NOTE: The previously reported free promotion has ended but the lo spaghetto al pomodoro is absolutely worth it.
Eataly Chef Michael Nogera had five ingredients on his desk—and mind—for the past six weeks: olive oil, salt, jarred tomatoes, basil and dried pasta. These five ingredients, and only these five ingredients, are in the Eataly Italia’s Corporate Chef Enrico Panero’s lo spaghetto al pomodoro—the dish Nogera was adopting for the US flagship in Flatiron. “You’d think to add garlic, and we tried that, but it just overpowered the dish,” Nogera said. “This dish is all about the tomatoes.”
The team went into the aisles of the market, pulled out 26 varieties of canned tomatoes—and also more than a few different olive oils, salts and pastas—and got to tasting. In the end, the perfect equation worked out to: Così Com'è whole red unpeeled Datterino tomatoes from Campania + artisanal spaghetto di Gragnano IGP by Afeltra from Campania + ROI Monocultivar Taggiasca extra virgin olive oil from Liguria + hand-harvested Sicilian sea salt "Sale Integrale" by Il Mercante di Spezie from Sicily and then all topped with fresh basil.
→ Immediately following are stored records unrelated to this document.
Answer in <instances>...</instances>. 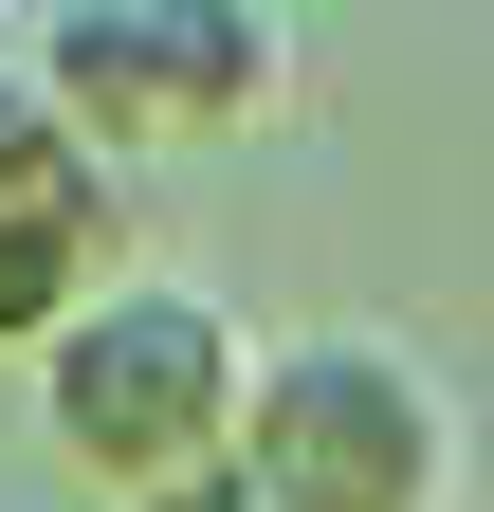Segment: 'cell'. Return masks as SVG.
<instances>
[{
	"instance_id": "obj_5",
	"label": "cell",
	"mask_w": 494,
	"mask_h": 512,
	"mask_svg": "<svg viewBox=\"0 0 494 512\" xmlns=\"http://www.w3.org/2000/svg\"><path fill=\"white\" fill-rule=\"evenodd\" d=\"M37 147H55V110H37V55H0V183H19Z\"/></svg>"
},
{
	"instance_id": "obj_2",
	"label": "cell",
	"mask_w": 494,
	"mask_h": 512,
	"mask_svg": "<svg viewBox=\"0 0 494 512\" xmlns=\"http://www.w3.org/2000/svg\"><path fill=\"white\" fill-rule=\"evenodd\" d=\"M238 476H257V512H458V403L385 330H293L257 348Z\"/></svg>"
},
{
	"instance_id": "obj_1",
	"label": "cell",
	"mask_w": 494,
	"mask_h": 512,
	"mask_svg": "<svg viewBox=\"0 0 494 512\" xmlns=\"http://www.w3.org/2000/svg\"><path fill=\"white\" fill-rule=\"evenodd\" d=\"M238 403H257V348H238V311L202 275H110L74 330L37 348V421H55V458H74L92 494H183V476H220L238 458Z\"/></svg>"
},
{
	"instance_id": "obj_3",
	"label": "cell",
	"mask_w": 494,
	"mask_h": 512,
	"mask_svg": "<svg viewBox=\"0 0 494 512\" xmlns=\"http://www.w3.org/2000/svg\"><path fill=\"white\" fill-rule=\"evenodd\" d=\"M275 92H293V37L257 19V0H74V19L37 37V110L74 128L92 165L257 128Z\"/></svg>"
},
{
	"instance_id": "obj_4",
	"label": "cell",
	"mask_w": 494,
	"mask_h": 512,
	"mask_svg": "<svg viewBox=\"0 0 494 512\" xmlns=\"http://www.w3.org/2000/svg\"><path fill=\"white\" fill-rule=\"evenodd\" d=\"M110 238H129V183H110L74 128H55V147L0 183V348H55V330H74V311L129 275Z\"/></svg>"
}]
</instances>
Italian cooking is about selecting quality ingredients and then getting out of their way. The genius is like director Christopher Guest casting incredibly and then letting the actors ad-lib or ‘90s Chicago Bulls coach Phil Jackson recruiting around Michael Jordan and then sitting back. It’s curation over cooking, so much so that the only time Eataly heats the sauce is when it's added to the warm pasta right before serving.
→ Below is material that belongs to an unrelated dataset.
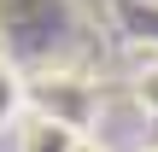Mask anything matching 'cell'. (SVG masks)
Masks as SVG:
<instances>
[{"instance_id":"1","label":"cell","mask_w":158,"mask_h":152,"mask_svg":"<svg viewBox=\"0 0 158 152\" xmlns=\"http://www.w3.org/2000/svg\"><path fill=\"white\" fill-rule=\"evenodd\" d=\"M12 152H82V123L64 111H29L12 129Z\"/></svg>"},{"instance_id":"2","label":"cell","mask_w":158,"mask_h":152,"mask_svg":"<svg viewBox=\"0 0 158 152\" xmlns=\"http://www.w3.org/2000/svg\"><path fill=\"white\" fill-rule=\"evenodd\" d=\"M29 117V94H23V76L0 59V135H12L18 123Z\"/></svg>"},{"instance_id":"3","label":"cell","mask_w":158,"mask_h":152,"mask_svg":"<svg viewBox=\"0 0 158 152\" xmlns=\"http://www.w3.org/2000/svg\"><path fill=\"white\" fill-rule=\"evenodd\" d=\"M82 152H100V146H88V141H82Z\"/></svg>"},{"instance_id":"4","label":"cell","mask_w":158,"mask_h":152,"mask_svg":"<svg viewBox=\"0 0 158 152\" xmlns=\"http://www.w3.org/2000/svg\"><path fill=\"white\" fill-rule=\"evenodd\" d=\"M147 152H158V146H147Z\"/></svg>"}]
</instances>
You can find the dish at Eataly Flatiron’s La Pizza & La Pasta (If you enter from 5th Ave, head straight back until you can’t anymore). The restaurant was relaunched this month with more light and a revamped look along with the fresh arrangement of the classic spaghetto al pomodoro. I was told that many Italians base their opinion on a kitchen by its pomodoro, and I have no reason to believe that isn’t true. What did I think of the bowl? It is phenomenal. I couldn’t believe it, but this simple pasta dish surpassed the hype (like the ‘96 Chicago Bulls or This Is Spinal Tap). Nogera did not lie about the tomatoes, they were the star. The Datterino is an Italian variety about the size of a grape tomato or a date—hence their name. Eataly selected a skin-on version so that the small tomatoes wouldn’t dissolve completely, and the recipe calls for them to be broken up by hand. But how, if Eataly doesn’t cook their canned tomatoes, does the dish not taste tinny? The take-home (all five ingredients are available to purchase in the market portion of Eataly) packaging is glass, the restaurant/bulk size can is lined with an enamel on the inside so the sweet, acidic tomatoes don’t interact with metal. The spaghetto absorbs the sauce but remains toothy while the salt and olive oil are tasted but not seen. The finish of basil isn’t heavy-handed, so every fourth fork twirl you get a nice herbaceous note, though I kept seeking out pearls of that tomato.
I only stopped eating the lo spaghetto al pomodoro when a large ceramic dish was brought tableside and a square of tiramisu was carved out with a spatula. “Like at nonna’s house,” I was told. Here was New York City’s least-Instagrammable dish, an imperfect lump of cream and coffee dust, but damn was it spectacular, just like an Italian grandmother makes and very few restaurants can replicate.
Had I not fallen for dessert, I could have been in and out of La Pizza & La Pasta in a half-hour—maybe 40 minutes if I were really going to luxuriate in the pomodoro. Often I’m reticent to sit down for lunch in the city on a weekday because I need to be back at my desk in a hour. But this fast casual meal, for only $12, is much more rewarding and cheaper than another pay-by-the-pound steam table lunch (I can’t be trusted around spoon-your-own mashed potatoes). They did it. Nogera is so confident in the dish that this week he finally took the five ingredients off his desk.